By: Megan Schrader
Updated: January 12, 2016 at 5:29 pm
DENVER – Gov. John Hickenlooper will get married Saturday in a small private ceremony, kicking off a 120-day stretch of work where he will try to tackle a bungled budget with lawmakers during the 2016 General Assembly.
Hickenlooper, 63, got engaged to Robin Pringle, 37, two weeks ago. He said he proposed at their home in Denver.
“I manned up, right?” Hickenlooper said Tuesday in his pre-session media availability. “I had been trying to talk her out of it for months and she still seemed eager. … I just looked her in the eye and said ‘Should we do this? Would you be willing to get married and be my wife?’”
Hickenlooper will be busy this session trying to sell his plan to keep about $212 million in the budget instead of refunding it to voters through TABOR-mandated refunds.

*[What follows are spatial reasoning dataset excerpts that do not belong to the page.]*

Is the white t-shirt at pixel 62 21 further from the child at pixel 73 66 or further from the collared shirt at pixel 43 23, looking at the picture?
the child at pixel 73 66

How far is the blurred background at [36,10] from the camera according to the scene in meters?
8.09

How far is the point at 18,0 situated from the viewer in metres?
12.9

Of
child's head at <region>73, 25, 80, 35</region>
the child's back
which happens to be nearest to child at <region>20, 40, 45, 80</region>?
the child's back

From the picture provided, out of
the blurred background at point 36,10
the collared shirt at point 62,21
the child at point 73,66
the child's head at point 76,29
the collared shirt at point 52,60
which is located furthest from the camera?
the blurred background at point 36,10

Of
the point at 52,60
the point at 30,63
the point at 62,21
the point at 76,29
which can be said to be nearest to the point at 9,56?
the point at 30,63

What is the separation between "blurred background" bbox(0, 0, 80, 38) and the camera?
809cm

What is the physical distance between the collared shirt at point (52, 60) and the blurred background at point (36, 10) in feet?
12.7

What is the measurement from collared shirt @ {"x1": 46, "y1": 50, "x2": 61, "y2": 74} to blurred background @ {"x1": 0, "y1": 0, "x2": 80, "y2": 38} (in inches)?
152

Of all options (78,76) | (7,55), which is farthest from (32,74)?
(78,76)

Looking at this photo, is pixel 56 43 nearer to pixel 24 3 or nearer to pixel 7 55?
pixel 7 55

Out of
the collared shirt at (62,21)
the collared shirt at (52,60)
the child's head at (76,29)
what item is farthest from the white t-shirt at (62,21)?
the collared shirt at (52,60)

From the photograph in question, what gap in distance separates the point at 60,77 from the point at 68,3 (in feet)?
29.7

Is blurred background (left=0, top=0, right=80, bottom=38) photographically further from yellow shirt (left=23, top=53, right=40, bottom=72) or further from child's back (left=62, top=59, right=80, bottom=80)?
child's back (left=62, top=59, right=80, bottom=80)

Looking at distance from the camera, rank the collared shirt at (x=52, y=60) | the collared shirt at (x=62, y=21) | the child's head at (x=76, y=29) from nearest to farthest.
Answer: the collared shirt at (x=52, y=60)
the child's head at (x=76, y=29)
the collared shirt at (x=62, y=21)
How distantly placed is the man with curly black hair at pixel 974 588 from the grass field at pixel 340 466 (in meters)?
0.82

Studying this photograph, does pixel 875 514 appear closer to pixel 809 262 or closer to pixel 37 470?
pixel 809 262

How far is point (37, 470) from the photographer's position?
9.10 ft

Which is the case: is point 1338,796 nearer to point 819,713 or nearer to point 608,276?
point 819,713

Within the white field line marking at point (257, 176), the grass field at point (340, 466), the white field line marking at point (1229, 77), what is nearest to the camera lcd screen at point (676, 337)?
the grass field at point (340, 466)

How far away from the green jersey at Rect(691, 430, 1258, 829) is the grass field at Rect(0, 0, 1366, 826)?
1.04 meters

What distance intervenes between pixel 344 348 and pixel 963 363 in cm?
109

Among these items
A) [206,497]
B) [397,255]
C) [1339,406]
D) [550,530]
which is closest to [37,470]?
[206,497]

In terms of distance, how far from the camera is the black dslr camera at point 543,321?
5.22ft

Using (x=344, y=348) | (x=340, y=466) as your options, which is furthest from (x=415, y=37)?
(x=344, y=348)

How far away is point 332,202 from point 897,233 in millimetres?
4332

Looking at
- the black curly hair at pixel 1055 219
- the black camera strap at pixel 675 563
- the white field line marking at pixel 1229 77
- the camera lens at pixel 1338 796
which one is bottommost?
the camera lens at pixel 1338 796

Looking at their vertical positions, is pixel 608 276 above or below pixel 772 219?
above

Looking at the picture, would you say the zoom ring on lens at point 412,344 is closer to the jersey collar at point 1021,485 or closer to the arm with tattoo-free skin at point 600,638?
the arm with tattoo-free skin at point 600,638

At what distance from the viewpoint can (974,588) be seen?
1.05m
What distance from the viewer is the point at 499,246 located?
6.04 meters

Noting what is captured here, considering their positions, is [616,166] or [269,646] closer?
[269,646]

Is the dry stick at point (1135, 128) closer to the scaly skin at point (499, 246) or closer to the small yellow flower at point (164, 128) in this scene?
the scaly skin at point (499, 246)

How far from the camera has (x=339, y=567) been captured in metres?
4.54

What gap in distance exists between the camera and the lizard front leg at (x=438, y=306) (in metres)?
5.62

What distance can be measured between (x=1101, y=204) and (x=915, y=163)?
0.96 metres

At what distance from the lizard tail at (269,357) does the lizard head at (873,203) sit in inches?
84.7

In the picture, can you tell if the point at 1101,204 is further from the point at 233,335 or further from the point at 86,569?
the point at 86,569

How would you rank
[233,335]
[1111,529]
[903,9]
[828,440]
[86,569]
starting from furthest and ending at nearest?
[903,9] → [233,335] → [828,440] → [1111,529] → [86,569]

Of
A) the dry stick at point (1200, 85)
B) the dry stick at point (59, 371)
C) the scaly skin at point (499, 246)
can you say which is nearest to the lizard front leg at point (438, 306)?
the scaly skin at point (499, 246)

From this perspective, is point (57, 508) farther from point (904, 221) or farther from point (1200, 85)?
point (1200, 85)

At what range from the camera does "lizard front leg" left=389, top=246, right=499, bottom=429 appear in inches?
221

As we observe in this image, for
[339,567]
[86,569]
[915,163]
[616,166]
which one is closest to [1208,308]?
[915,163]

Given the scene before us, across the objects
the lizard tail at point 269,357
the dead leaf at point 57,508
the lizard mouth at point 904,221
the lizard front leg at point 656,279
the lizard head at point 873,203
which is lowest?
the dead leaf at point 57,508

“Go compare us to our neighboring states. Go compare us to our peer states to Minnesota and Tennessee. … We’re as tight a budget as anybody,” Hickenlooper said.
The Taxpayer’s Bill of Rights, approved by voters in 1992, mandates that state spending not increase beyond a certain rate without approval from voters. The 2015 tax year is the first time in several years that voters throughout the state will receive the refunds.